Before COVID-19, he hosted a successful open house at DNR headquarters in St. Paul to share information about fishing, hunting, licensing and the environment with Twin Cities Latino families. He’s also built active fishing programs inside seven or eight groups of people who don’t have traditional hunting and fishing backgrounds.
One of those ongoing efforts is at Father Project, a Minneapolis charity that primarily serves low-income, non-custodial fathers. Another group is Casa de Esperanza, a leader in the movement against domestic violence. He’s training the leaders of those groups how to incorporate fishing as a lasting activity, sometimes using small grants to help them buy equipment and transportation.
James Burnham, DNR’s hunter and fishing recruitment coordinator, said Ruiz brought new energy and perspectives to the agency when he arrived two years ago. He lost his previous job during a workforce reduction at J.J. Taylor Distributing Co., a large Twin Cities beer wholesaler. He found a niche at the DNR when the agency asked him to run the I Can Fish! program.
“Ray was definitely making more money in the beer industry, but this gets him closer to fishing and I don’t think that’s hard math for Ray,” Burnham said.
Burnham quickly bonded with Ruiz because they’re both averse to unnecessary “what-if preparations’’ that can sometimes slow down the DNR and other agencies. He said Ruiz attacks his job with infectious, make-it-happen enthusiasm.
“The dude is nuts,’’ Burnham said. “Ray has a sublime combination of skill sets. It doesn’t matter if he’s selling beer or the outdoors.’’
Ruiz prepared two types of lures for Tuesday’s jaunt on the Mighty Miss. One was a Ned rig, a rubbery stick bait threaded straight down the shaft of a long hook. The hook was weighted with a 1/16th-ounce, block-shaped jig head.

◆ ◆ ◆ ◆

> [Your tasks]:
[a] Reproduce the article on Ray Ruiz word for word, from "James Burnham, DNR’s" to "infectious, make-it-happen enthusiasm.".
[b] Carry the article on Ray Ruiz forward from its final sentence, keeping its style and subject.

> [Stored data]:
◆ ◆ ◆ ◆

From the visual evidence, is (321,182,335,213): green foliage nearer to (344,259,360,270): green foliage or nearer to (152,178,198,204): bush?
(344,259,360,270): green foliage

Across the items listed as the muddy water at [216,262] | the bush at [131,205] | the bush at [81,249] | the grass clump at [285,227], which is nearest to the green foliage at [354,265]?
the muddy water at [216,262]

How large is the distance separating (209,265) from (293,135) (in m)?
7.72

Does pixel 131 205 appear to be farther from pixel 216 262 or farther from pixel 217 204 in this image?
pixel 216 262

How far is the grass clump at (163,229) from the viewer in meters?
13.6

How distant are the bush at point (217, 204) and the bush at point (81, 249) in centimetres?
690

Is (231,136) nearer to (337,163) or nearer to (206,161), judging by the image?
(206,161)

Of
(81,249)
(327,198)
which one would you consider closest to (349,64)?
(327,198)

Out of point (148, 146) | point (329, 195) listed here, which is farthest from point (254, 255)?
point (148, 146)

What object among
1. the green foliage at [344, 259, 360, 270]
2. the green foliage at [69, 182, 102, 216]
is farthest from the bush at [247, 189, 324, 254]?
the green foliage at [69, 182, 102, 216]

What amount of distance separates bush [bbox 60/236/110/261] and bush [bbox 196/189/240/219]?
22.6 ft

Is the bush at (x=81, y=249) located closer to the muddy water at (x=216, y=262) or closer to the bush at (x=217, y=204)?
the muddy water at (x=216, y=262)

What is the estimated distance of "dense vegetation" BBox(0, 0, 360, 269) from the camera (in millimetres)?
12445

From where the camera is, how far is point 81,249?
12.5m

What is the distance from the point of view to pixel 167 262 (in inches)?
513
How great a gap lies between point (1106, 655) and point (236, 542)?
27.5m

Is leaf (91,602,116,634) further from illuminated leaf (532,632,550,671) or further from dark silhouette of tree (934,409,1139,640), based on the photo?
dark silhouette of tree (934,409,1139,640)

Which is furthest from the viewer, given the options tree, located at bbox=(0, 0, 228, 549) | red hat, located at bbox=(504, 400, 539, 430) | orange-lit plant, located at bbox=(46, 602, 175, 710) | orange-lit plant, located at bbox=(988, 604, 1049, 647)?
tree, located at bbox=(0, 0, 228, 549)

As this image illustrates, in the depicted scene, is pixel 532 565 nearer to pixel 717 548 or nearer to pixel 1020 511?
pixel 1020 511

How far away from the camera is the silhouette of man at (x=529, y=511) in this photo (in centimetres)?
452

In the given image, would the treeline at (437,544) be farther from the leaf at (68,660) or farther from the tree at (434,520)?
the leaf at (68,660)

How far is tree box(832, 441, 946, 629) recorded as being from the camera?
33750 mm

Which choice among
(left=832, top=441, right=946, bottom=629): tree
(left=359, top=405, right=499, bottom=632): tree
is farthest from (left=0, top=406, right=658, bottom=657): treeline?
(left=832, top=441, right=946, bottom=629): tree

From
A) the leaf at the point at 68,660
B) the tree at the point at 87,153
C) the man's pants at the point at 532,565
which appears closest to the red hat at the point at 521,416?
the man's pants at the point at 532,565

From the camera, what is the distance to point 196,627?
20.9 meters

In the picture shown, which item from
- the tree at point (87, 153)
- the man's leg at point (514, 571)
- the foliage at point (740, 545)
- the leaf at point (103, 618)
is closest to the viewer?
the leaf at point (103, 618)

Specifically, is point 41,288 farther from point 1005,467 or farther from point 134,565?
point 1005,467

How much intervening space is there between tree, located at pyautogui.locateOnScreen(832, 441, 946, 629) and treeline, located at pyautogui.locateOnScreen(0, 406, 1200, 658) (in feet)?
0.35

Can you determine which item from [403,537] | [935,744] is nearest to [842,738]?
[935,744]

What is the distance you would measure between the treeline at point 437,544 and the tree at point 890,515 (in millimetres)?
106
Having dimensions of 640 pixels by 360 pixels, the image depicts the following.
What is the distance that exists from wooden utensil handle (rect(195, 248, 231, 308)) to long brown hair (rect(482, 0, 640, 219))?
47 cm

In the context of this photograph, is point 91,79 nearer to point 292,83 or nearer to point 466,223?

◆ ◆ ◆ ◆

> [Solved tasks]:
[a]
James Burnham, DNR’s hunter and fishing recruitment coordinator, said Ruiz brought new energy and perspectives to the agency when he arrived two years ago. He lost his previous job during a workforce reduction at J.J. Taylor Distributing Co., a large Twin Cities beer wholesaler. He found a niche at the DNR when the agency asked him to run the I Can Fish! program.
“Ray was definitely making more money in the beer industry, but this gets him closer to fishing and I don’t think that’s hard math for Ray,” Burnham said.
Burnham quickly bonded with Ruiz because they’re both averse to unnecessary “what-if preparations’’ that can sometimes slow down the DNR and other agencies. He said Ruiz attacks his job with infectious, make-it-happen enthusiasm.

[b]
The other setup was a modified Texas rig, a large offset hook baited with a soft plastic crawdad instead of a plastic worm. On the fishing line itself was a bullet-shaped weight snugged close to the hook.
Ruiz steered close to the west shoreline, opposite Boom Island, then flipped the Ned jig within a foot of the rocky shoreline. Retrieving it slowly, he caught three bass in his first four casts.
Ruiz slowly maneuvered his aluminum bass boat downstream, close to the Upper St. Anthony Falls Lock and Dam. He’s been fishing the same stretch of river since 1998, and we caught smallies at every stop.
Ruiz promotes the downtown fishery to friends and acquaintances and gladly shares his knowledge of the river. On the way back upstream, we tried a backwater channel that flows under the Boom Island Foot Bridge. Smallies were in there, too.
“A lot of anglers like to keep to themselves. I’m not one of those people,’’ Ruiz said. “I like to share my passion.’’
A gifted conversationalist, Ruiz meanders through fishing tales, beer industry gossip, music talk and movies. He’s obsessed with films directed by Martin Scorsese and has a knack for sprinkling metaphors into his chats. All the while, he can fish intensely and marvel at the strength of nearly every bass he brings to the boat.
Ruiz calls Minneapolis home, but he grew up in a working-class Chicago neighborhood just west of Cabrini-Green, a drug-infested, gang-controlled public housing project that’s now demolished.
As a grade-schooler, Ruiz pedaled his bike past the danger zone to fish for bass, bluegill and crappies in the Lincoln Park Lagoon. His fondest outdoors memories from those days were family trips to the Kankakee River south of Chicago. Relatives kept a trailer there and he’d fish from shore with his dad, a retired Teamster raised in the Mexican state of Jalisco. Mr. Ruiz earned a living in Chicago as a construction foreman erecting commercial buildings. Mrs. Ruiz worked a retail job at Marshall Field’s. They all fished together earlier this month in the Brainerd area.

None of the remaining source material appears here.